The Nigerian Upstream Petroleum Regulatory Commission (NUPRC) has rejected Shell’s proposal to sell its onshore oil assets to the Renaissance Consortium, citing the consortium’s insufficient capacity to manage the assets.
Contrary to reports suggesting that the $1.3 billion deal was still under consideration, sources says that the federal government has decisively turned down the proposal. Following a thorough evaluation, the NUPRC determined that the consortium lacked the necessary qualifications to handle the assets effectively.
On January 16, Shell announced an agreement to sell its Nigerian subsidiary, the Shell Petroleum Development Company of Nigeria Limited (SPDC), to Renaissance, which consists of five companies, including four Nigerian exploration and production firms and an international energy group. However, the sale of Shell’s 30% onshore assets was contingent upon government approvals and other conditions.
Earlier reports indicated that the asset sale in the Niger Delta was stalled; however, sources confirmed that the NUPRC had already communicated its rejection of the proposal to both Shell and the Renaissance Group.
The NUPRC’s decision was primarily based on the consortium’s inability to manage its current assets, as none of the companies involved operate at over 50% capacity. “The notion that the Shell/Renaissance deal is still pending is incorrect. The authorities have made their decision known, which was communicated in early August. The bid was rejected due to the consortium’s lack of capacity to manage 18 oil wells,” a knowledgeable source stated.

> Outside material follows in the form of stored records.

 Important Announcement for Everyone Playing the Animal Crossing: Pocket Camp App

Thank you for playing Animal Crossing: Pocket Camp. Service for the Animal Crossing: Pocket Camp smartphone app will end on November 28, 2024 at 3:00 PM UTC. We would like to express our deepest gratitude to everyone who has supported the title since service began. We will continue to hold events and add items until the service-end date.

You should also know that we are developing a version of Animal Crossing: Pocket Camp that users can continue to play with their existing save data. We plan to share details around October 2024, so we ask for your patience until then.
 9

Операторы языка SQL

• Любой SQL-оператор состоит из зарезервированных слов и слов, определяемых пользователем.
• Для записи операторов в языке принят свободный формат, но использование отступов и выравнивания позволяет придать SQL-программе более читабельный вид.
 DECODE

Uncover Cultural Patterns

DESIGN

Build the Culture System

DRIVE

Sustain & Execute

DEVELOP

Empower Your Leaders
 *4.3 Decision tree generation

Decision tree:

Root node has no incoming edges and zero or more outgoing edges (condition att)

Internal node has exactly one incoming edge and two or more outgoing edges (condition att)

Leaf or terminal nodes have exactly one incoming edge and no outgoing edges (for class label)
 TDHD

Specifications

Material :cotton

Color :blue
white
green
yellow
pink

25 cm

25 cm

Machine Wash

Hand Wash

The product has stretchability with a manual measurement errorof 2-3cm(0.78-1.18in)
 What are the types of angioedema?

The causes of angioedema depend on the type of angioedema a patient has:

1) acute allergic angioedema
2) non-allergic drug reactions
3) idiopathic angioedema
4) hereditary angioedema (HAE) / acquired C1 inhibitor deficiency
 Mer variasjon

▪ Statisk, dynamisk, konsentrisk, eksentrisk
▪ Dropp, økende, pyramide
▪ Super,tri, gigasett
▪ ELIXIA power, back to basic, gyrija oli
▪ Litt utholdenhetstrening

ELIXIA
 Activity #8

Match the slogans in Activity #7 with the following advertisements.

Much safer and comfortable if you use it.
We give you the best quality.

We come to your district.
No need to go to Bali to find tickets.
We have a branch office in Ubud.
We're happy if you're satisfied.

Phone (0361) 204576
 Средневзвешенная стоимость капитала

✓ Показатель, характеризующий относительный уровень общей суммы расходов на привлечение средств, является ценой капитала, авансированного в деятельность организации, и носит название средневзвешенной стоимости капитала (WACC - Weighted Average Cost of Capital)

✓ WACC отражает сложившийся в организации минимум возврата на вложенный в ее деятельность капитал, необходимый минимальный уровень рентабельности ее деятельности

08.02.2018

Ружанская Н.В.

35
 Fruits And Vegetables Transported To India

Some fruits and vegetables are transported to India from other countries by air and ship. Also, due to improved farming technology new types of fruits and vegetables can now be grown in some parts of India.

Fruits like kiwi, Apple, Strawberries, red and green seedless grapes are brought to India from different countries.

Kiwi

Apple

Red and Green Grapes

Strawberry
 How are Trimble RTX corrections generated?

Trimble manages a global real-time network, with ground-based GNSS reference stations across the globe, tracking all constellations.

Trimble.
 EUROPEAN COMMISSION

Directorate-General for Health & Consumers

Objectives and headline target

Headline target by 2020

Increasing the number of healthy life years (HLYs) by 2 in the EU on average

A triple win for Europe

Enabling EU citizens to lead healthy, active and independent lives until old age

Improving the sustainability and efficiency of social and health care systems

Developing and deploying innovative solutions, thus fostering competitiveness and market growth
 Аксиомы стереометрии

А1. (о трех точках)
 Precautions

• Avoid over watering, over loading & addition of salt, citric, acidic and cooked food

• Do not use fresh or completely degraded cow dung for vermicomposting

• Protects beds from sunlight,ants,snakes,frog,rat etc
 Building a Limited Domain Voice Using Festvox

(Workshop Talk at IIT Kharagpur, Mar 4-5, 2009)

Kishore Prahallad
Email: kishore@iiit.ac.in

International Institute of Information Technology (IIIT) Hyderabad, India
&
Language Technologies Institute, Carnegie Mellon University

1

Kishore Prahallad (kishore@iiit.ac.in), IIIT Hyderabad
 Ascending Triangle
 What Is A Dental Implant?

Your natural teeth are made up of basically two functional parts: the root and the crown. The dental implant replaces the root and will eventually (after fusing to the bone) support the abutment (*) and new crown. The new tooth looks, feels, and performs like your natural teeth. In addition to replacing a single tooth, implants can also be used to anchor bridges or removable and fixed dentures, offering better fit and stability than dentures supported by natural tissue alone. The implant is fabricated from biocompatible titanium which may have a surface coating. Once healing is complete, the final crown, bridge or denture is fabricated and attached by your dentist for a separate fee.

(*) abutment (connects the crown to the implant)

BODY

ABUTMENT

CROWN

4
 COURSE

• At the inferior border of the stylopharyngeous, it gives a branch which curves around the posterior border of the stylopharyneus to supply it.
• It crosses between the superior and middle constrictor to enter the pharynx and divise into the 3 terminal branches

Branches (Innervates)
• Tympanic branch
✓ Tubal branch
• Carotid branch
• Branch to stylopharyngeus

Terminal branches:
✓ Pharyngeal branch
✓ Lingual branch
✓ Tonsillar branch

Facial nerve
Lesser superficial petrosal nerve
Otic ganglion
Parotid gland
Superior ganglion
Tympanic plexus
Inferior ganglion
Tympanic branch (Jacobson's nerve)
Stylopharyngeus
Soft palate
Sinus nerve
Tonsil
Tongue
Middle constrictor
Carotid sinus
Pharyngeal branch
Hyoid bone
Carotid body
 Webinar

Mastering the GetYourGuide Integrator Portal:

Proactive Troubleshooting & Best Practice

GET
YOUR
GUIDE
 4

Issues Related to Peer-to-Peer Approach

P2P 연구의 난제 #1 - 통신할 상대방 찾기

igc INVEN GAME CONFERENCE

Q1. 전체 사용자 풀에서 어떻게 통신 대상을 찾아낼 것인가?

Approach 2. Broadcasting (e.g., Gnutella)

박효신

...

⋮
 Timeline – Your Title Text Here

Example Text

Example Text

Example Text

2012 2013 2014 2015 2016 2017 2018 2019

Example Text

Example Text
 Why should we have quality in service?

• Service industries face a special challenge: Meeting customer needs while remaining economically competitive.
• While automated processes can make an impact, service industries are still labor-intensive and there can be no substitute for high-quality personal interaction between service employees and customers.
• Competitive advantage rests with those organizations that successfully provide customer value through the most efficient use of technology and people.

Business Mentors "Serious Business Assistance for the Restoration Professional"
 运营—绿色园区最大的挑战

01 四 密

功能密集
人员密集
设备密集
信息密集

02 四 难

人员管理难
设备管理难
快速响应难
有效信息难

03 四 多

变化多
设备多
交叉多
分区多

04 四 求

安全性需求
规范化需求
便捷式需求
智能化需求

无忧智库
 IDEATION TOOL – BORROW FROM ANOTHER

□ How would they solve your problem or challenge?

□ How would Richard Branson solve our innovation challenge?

The SPDC joint venture holds 15 oil mining leases for onshore petroleum operations and three for shallow water operations in Nigeria. The reserves associated with this transaction were estimated at approximately 458 million barrels of oil equivalent, with a sale price of around $1.3 billion. Should the deal have proceeded, additional cash payments to Shell could have reached up to $1.1 billion, primarily related to outstanding receivables.
However, the source expressed concerns that transferring assets to parties lacking the necessary capabilities could be detrimental to Nigeria. “The federal government, and Nigeria as a whole, would be adversely affected if these assets were given to companies struggling to manage them. We cannot afford to waste more time in ramping up our oil and gas production,” the source emphasized.
The source also raised issues regarding the transparency of the seller financing model, noting that previous arrangements had led to significant problems. Additionally, the NUPRC has reservations about Shell’s ongoing financial involvement, citing a lack of clarity regarding available funds.
Questions about beneficial ownership were also highlighted, as the companies involved are registered in offshore tax havens, raising concerns about tax contributions to Nigeria.
The proposed transaction has faced backlash from over 150 non-governmental organizations and local communities, prompting the NUPRC to mandate that all outstanding issues, including environmental concerns, be addressed.
Recent trends indicate that many international oil companies (IOCs) operating in Nigeria are looking to divest from onshore operations due to perceived challenges and diminishing returns. While the Shell/Renaissance transaction has failed, other deals are still in progress, such as Seplat’s bid for assets belonging to Mobil Producing Nigeria Unlimited and the successful acquisition of Chappal Energies by Equinor Nigeria.
The NUPRC’s assessments of such transactions involve evaluations of technical capacity, financial viability, legal compliance, environmental remediation, and community relations, among other factors.